Former Governor Haley Barbour's pardons created controversy and fueled the fire for victims and their families. They rallied and made promises. But now they've gotten the ball rolling towards real change.

Randy Walker has served as an unofficial spokesperson for pardon victims. He was shot by a man who was later pardoned by Governor Haley Barbour. Since that list of nearly 200 pardons was released, Walker's been calling for change.

"I stood on the steps of the capitol over there and said that the pardon thing was over with and that we couldn't change that but we could make changes. And one of the promises I made was to bring change," Randy Walker said.

After months of meetings with attorneys, walker and others have settled on a ballot initiative to make changes to Mississippi's pardon system.

"We want to stop it from being a one-sided process," said Walker.

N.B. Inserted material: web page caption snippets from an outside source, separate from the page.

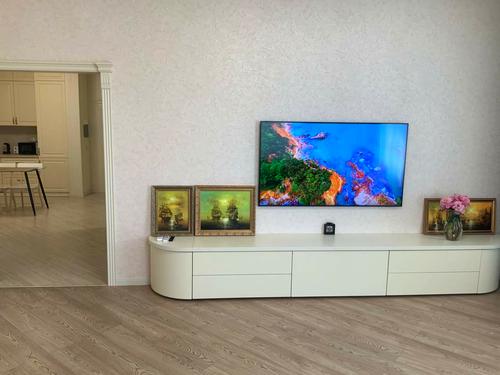 квартира за адресою Срібнокільська вул., 3-А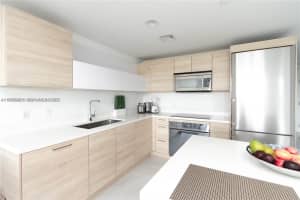 16385 Biscayne Blvd Unit 719, Aventura, FL 33160, - MLS#A11935978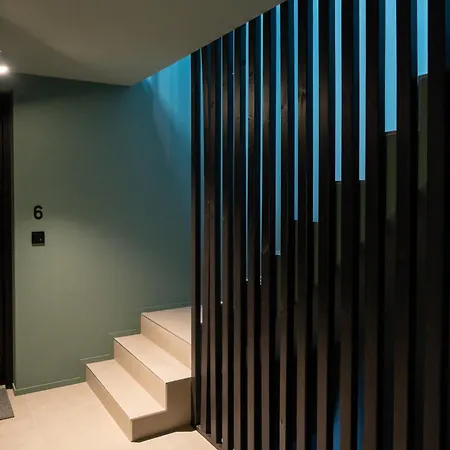 Core - Corporate By Weeklyflex שטראסן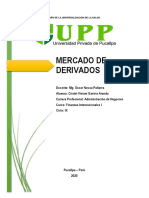1 TAREA MERCADO DE DERIVADOS.pdf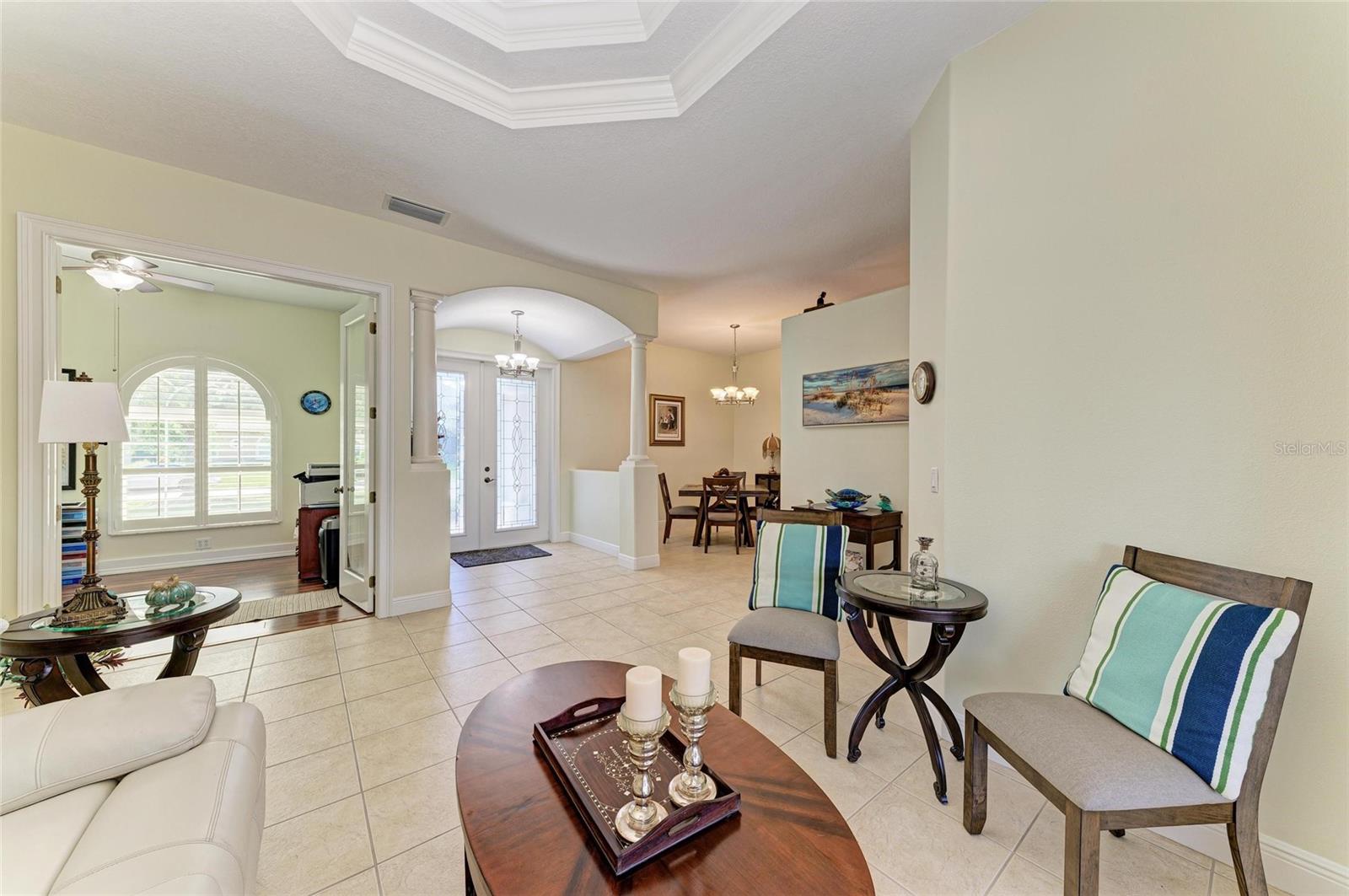 208 147TH ST NE, BRADENTON, FL, 34212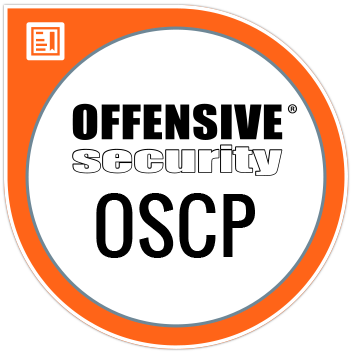 oscp-certificate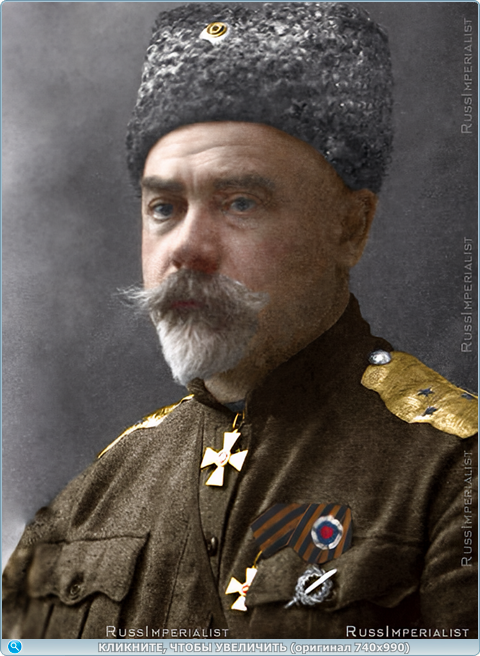 https://picabox.ru/pictures/2025/05/06/18/46/1635200659.png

First on the list, they don't want the Governor to have sole pardon power. So the initiative will propose a new formula, with a panel.

"It'll be a power divided up between the Governor, Secretary of State and the Attorney General," detailed Walker.

Next on the list, is the Supreme Court's jurisdiction.

"A lot of these inmates didn't meet the 30 day requirement. So that was procedural. This new change will say if those procedures aren't met, then we do give the supreme court authority to do that," Walker described.

The third and final amendment would allow for victims and their families to be more than just onlookers in the process.

"All we could say was that this is not right. It's already been done. There's nothing to change," said Walker.

Under the initiative, victims would have the chance to testify or write letters to the panel that makes the pardon decisions. Walker knows there's still challenges ahead before change is seen but he's not ready to give up.

"Some people they just feel defeated. They don't want to deal with it. I'm not there yet. I'll be defeated when the people of Mississippi don't vote to have the constitutional amendment. And even then, it's not a one time thing," explained Walker.